Maratha quota: Royals Sambhajiraje and Udayanraje close ranks

Urge State government to call a special session of the Assembly to debate the issue

June 15, 2021 02:56 am | Updated 11:15 am IST - Pune

BJP MPs Sambhajiraje Chhatrapati (L) and Udayanraje Bhosale (R) arrive to discuss Maratha reservation in Pune on Monday.

BJP MPs Sambhajiraje Chhatrapati (L) and Udayanraje Bhosale (R) arrive to discuss Maratha reservation in Pune on Monday.

Influential Maratha community leaders and fellow royals, Sambhajiraje Chhatrapati and Udayanaraje Bhosale, both direct descendants of Chhatrapati Shivaji, closed ranks over the Maratha reservation issue at a rare meeting in Pune on Monday.

Both leaders, who are BJP MPs, warned the ruling Uddhav Thackeray-led Maha Vikas Aghadi (MVA) leadership in Maharashtra of the simmering resentment among the Maratha youth, while adding that they would not be in a position to restrain the restive community in the event of “violent protests”.

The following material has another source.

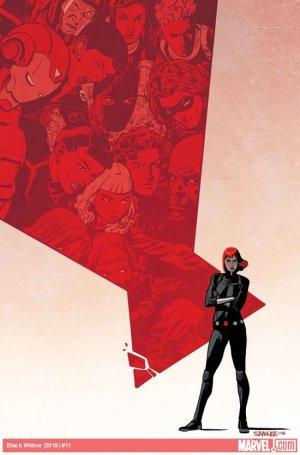 Black Widow # 11 Issues V6 (2016 - 2017)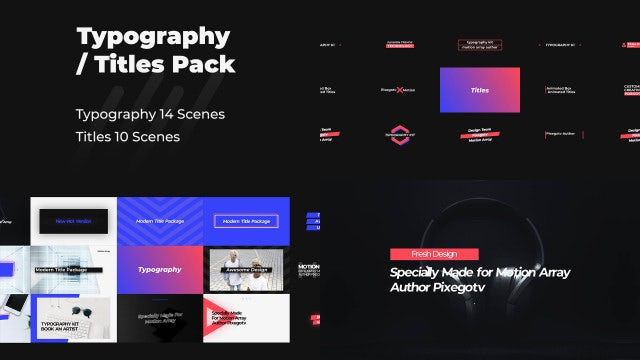Typography & Titles Pack: Premiere Pro Templates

“Since the Supreme Court had scrapped the reservation last month by citing that the Maratha community did not fall in the ‘backward category’, there are only two ways forward: file a review petition and then a curative petition. But since the process of forming a committee again, which will submit its recommendations to the Governor who will refer the matter to the President and so on, is long and cumbersome, the State government must immediately try and extend Other Backward Class [OBC] benefits to the poorer sections of the Maratha community. The government can consider using supernumerary methods of providing jobs to the youth,” Mr. Chhatrapati, a scion of the royal household’s branch in Kolhapur, said.

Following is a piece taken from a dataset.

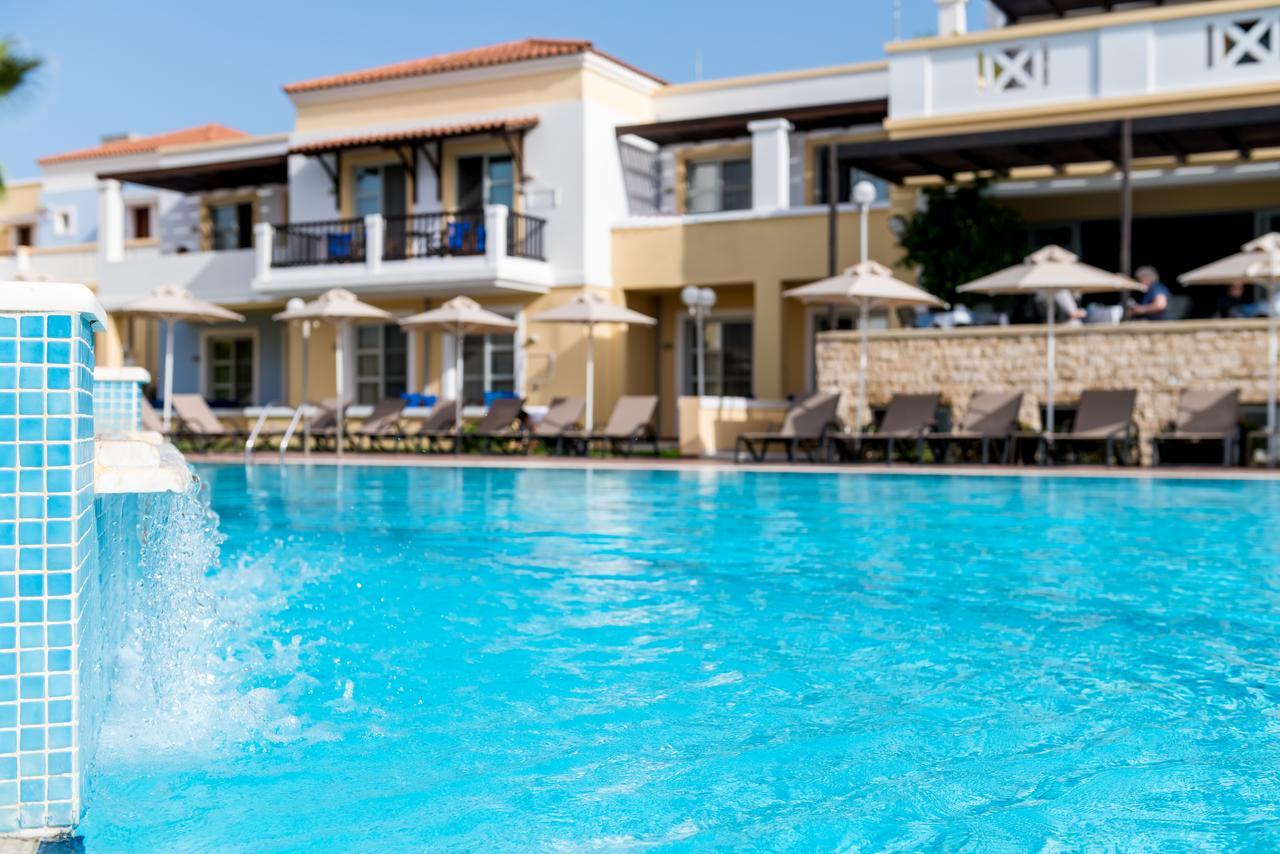 Aparthotel Aegean Houses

While relations between both royals was believed to be frigid at best, the presentation of a united front over the boiling Maratha reservation issue was meant to send a strong signal to the community members, said observers.

While both royals exhorted every MLA and MP in Maharashtra to clarify their stance on the issue, Mr. Bhosale, the descendant from the Satara branch, said the onus of resolving the issue was with the State government rather than with the Centre.

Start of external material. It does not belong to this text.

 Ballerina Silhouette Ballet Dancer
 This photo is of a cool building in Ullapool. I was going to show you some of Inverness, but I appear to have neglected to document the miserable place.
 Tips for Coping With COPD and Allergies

“It is important for all the leaders in the State to make their stand clear now. I fully support Sambhajiraje’s efforts in his forthcoming agitation… There is unquestionably a social divide being created on the Maratha reservation matter by politicians. Even our friends, who may be of a different caste, keep their distance from us while talking… The State’s leadership will be responsible if the matter spirals out of control and that if that happens, as I think it will in the near future, then neither myself nor Sambhajiraje will be able to restrain the Maratha community,” Mr. Bhosale said.

Criticising both the State and Central leadership for not practising issue-based politics, Mr. Bhosale urged the State government to call a special session of the Assembly to debate the issue.

“I have no faith in court outcomes. I am of the firm opinion that no one in the Supreme Court had properly read the report of the Gaikwad Commission before scrapping the Maratha quota law. Unfortunately, the ‘people’s rulers’ [elected representatives] today lack the willpower to give reservation to the Maratha community,” said Mr. Bhosale, urging the community to question every elected representative in Maharashtra of what they had done to push the quota issue.

Remarking that Dr. Babasaheb Ambedkar had written the Indian Constitution more than 70 years ago when the political situation was completely different, the Satara royal called for a constitutional amendment, if necessary, to grant quota for the Marathas.

Earlier this month, Mr. Chhatrapati had signalled the intensification of the quota agitation by announcing that the first Maratha morcha (rally) would commence from Kolhapur district on June 16.